Once again, we are dragging around a bit more than usual because Daylight Saving Time (DST) ended at 2:00 a.m. on Sunday, and we all had to fall back! With so much conversation around why we’re doing this, we decided to do some research and answer those questions for you.
Daylight Saving Time was first implemented here with the Standard Time Act of 1918. The idea was that it would be a wartime measure for seven months during World War I in the interest of adding more daylight hours to conserve energy resources. We did it again during World War II. It’s not clear whether it really does conserve energy and resources, though. Some observations show that DST does not conserve energy and resources.
Not all states in the U.S. observe DST.
Hawaii and Arizona do not. Puerto Rico does not observe it, either, and neither do American Samoa, Guam, the Northern Mariana Islands, and the U.S. Virgin Islands. Many states have adopted resolutions to allow “full-time DST” including, Arkansas, Alabama, California, Delaware, Georgia, Idaho, Louisiana, Maine, Ohio, Oregon, South Carolina, Tennessee, Florida, Utah, Washington, and Wyoming. A change to full-time DST would require congressional approval. If the Sunshine Protection Act of 2021 becomes law, the bill would make DST the new, permanent standard time as of Nov. 5, 2023. That means once clocks spring forward next March, there’s no more falling back. The U.S. Senate voted unanimously to pass the bill on March 15. It now awaits a House vote but no one is sure whether it will make it up for a vote.
Does changing time cause more accidents? In short, yes.

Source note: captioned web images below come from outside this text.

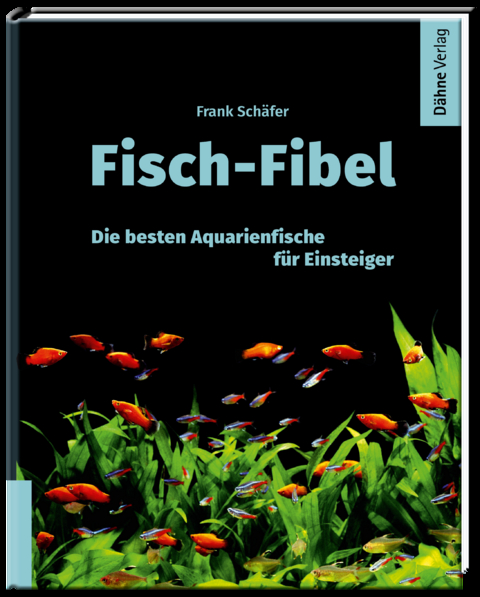 Fisch-Fibel - Frank Sch&auml;fer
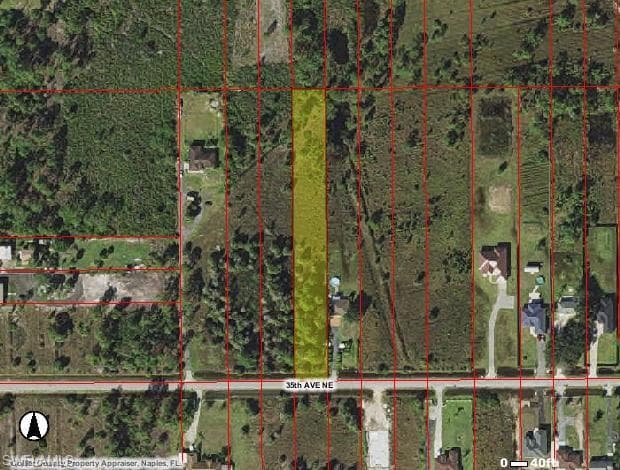 3247 35th AVE NE NAPLES, FL 34120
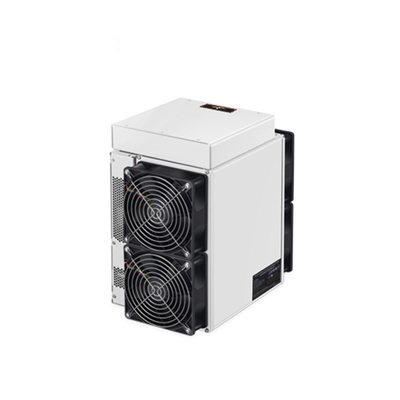 De Mijnbouw S19pro 110T Bitmain ASIC Chip Bitmain Mining Machine van Bitcoin Antminer van Blockchainmijnwerkers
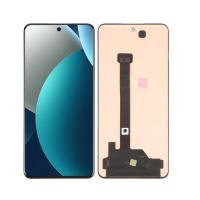 Xiaomi Redmi Note 15 Pro 4G incell LCD Scherm Zonder Frame (Alle kleuren)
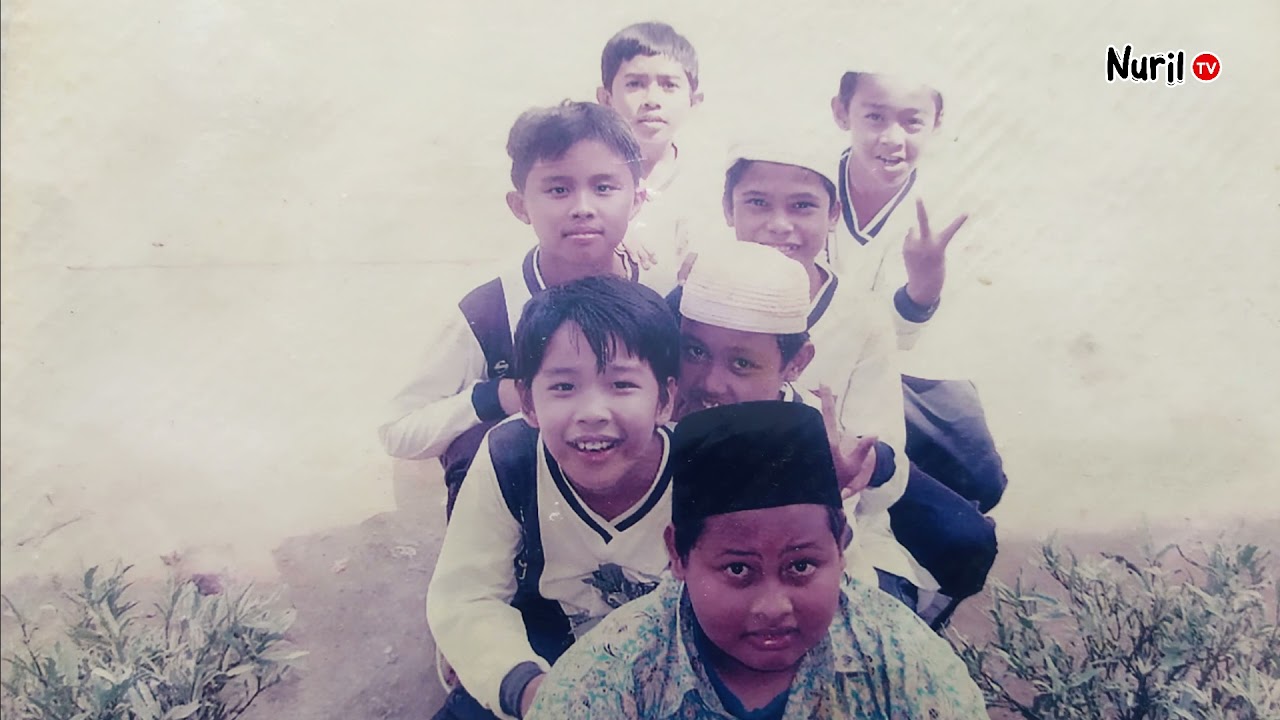Rekam Jejak Perjuangan Yayasan Nurul 'Ilmi Jambi Selama 20 Tahun Mengabdi | NURIL TV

A detailed scholarly analysis by Austin Smith published in the American Economic Journal: Applied Economics in 2016 found that the spring transition into DST increases fatal crash risk by 5–6.5 percent. Another study came to the same results – fatal car accidents in the United States spike by 6% during the workweek following the "spring forward" to daylight saving time. The problems with more accidents and “springing forward” seems to be just after the transition. Another study found that more daylight at the end of the day might have resulted in fewer pedestrian and vehicle occupant fatalities and seasonal depression certainly becomes worse in the fall and winter with fewer opportunities to see the sun.